(Items from a spatial question set)

- - - - - - -

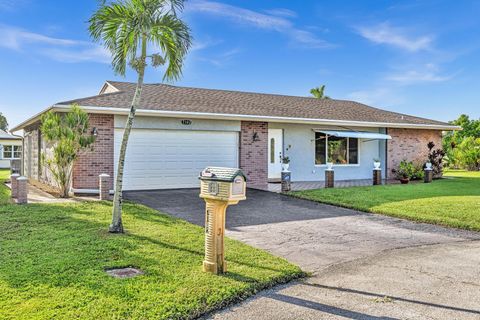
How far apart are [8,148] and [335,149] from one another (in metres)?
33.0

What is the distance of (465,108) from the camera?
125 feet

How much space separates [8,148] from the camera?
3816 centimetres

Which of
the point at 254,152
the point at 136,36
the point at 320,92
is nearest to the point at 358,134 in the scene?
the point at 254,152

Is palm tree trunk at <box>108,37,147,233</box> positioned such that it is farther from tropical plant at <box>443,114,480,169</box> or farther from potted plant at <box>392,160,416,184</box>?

- - - - - - -

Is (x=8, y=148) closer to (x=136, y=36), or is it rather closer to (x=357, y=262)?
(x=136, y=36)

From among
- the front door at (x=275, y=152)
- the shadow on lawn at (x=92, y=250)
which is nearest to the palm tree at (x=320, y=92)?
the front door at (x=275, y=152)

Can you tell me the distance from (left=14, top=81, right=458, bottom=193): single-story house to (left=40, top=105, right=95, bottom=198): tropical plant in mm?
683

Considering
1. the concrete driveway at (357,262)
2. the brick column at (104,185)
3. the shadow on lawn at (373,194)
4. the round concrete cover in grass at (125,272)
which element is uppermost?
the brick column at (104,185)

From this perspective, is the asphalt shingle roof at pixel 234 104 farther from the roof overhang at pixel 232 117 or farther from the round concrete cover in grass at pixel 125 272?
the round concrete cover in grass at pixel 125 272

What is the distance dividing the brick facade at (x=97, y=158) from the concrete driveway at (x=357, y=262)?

- - - - - - -

Reproduce verbatim the lines of the items from the line containing "Considering" through the line containing "What is the distance dividing", including both of those lines.

Considering
1. the concrete driveway at (357,262)
2. the brick column at (104,185)
3. the shadow on lawn at (373,194)
4. the round concrete cover in grass at (125,272)
which element is uppermost?
the brick column at (104,185)

From this perspective, is the asphalt shingle roof at pixel 234 104 farther from the roof overhang at pixel 232 117 or farther from the round concrete cover in grass at pixel 125 272?
the round concrete cover in grass at pixel 125 272

What is the distance dividing the brick facade at (x=97, y=158) from the concrete driveway at (x=357, y=262)?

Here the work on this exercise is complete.